- Born: 11 March 1961 (age 65) Buckinghamshire, England
- Education: Aylesbury Grammar School
- Occupation: Novelist
- Notable work: The Long Firm (1999)

= Jake Arnott =

British novelist and dramatist

Jake Arnott FRSL (born 11 March 1961) is a British novelist and dramatist, author of The Long Firm (1999) and six other novels.

==Life==
Arnott was born in Buckinghamshire, England. Having left Aylesbury Grammar School at the age of 17, he had various jobs including as labourer, mortuary technician, artist's model, theatrical agency assistant, and actor both with the Red Ladder Theatre Company in Leeds and appearing as a mummy in the 1999 film The Mummy. He lived in squats such as Bonnington Square in south London, and came out as bisexual in his twenties. In 2005, Arnott was ranked one of Britain's 100 most influential LGBT people.

In 2026 Arnott was made a Fellow of the Royal Society of Literature.

==Works==

All of the novels by Arnott are engaged in the excavation of secret histories in the teasing out and restoration of events that have taken place beneath the surface of society.

> [GIVEN EXERCISE A]
Answer these questions from the biography:
(i) Which school did Arnott leave at the age of 17?
(ii) In what role did he appear in the 1999 film The Mummy?
(iii) In which year was he ranked one of Britain's 100 most influential LGBT people?

> [INFORMATION SUPPLIED]
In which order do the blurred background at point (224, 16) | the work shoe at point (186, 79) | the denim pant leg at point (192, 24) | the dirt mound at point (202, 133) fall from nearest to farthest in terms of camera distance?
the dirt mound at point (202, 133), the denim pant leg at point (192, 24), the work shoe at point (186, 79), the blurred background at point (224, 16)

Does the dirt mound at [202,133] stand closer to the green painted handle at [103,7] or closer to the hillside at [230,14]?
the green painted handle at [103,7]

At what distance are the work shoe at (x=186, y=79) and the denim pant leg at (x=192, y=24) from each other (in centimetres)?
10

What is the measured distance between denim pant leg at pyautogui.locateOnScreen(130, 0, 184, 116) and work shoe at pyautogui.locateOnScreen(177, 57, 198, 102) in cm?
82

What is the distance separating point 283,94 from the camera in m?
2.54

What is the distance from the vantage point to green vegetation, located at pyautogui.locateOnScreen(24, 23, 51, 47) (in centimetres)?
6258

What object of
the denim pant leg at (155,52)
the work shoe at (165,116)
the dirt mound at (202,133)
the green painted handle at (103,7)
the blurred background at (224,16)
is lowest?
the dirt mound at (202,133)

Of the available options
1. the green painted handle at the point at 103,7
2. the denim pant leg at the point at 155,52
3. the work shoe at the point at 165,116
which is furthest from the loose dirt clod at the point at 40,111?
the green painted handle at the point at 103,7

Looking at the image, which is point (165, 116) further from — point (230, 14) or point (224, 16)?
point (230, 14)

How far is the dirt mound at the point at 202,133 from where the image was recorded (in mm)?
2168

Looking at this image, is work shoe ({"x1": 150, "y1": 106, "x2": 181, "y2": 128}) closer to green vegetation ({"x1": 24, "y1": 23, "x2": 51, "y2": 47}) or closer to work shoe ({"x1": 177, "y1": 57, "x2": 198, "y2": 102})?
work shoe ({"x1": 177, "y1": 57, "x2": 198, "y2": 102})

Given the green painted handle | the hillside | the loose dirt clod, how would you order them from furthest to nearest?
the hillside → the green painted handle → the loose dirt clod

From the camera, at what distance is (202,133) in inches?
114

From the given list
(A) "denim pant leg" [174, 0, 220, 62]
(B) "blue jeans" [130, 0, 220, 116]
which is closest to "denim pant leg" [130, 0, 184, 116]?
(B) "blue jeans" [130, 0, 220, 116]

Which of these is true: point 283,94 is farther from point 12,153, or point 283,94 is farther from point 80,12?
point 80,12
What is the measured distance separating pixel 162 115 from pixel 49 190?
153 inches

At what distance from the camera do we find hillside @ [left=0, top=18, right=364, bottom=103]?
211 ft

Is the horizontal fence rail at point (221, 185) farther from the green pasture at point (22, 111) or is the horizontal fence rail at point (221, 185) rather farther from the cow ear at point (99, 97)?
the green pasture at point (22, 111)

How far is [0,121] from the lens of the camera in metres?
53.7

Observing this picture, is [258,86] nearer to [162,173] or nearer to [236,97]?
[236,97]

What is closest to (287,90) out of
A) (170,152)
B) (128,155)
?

> [GIVEN EXERCISE B] Filter the entries and copy every line that contains the string "mound", treating the match as case-sensitive.

> [FINAL ANSWER A]
(i) Aylesbury Grammar School
(ii) As a mummy
(iii) 2005

> [FINAL ANSWER B]
In which order do the blurred background at point (224, 16) | the work shoe at point (186, 79) | the denim pant leg at point (192, 24) | the dirt mound at point (202, 133) fall from nearest to farthest in terms of camera distance?
the dirt mound at point (202, 133), the denim pant leg at point (192, 24), the work shoe at point (186, 79), the blurred background at point (224, 16)
Does the dirt mound at [202,133] stand closer to the green painted handle at [103,7] or closer to the hillside at [230,14]?
the dirt mound at (202,133)
the dirt mound at (202,133)
How far is the dirt mound at the point at 202,133 from where the image was recorded (in mm)?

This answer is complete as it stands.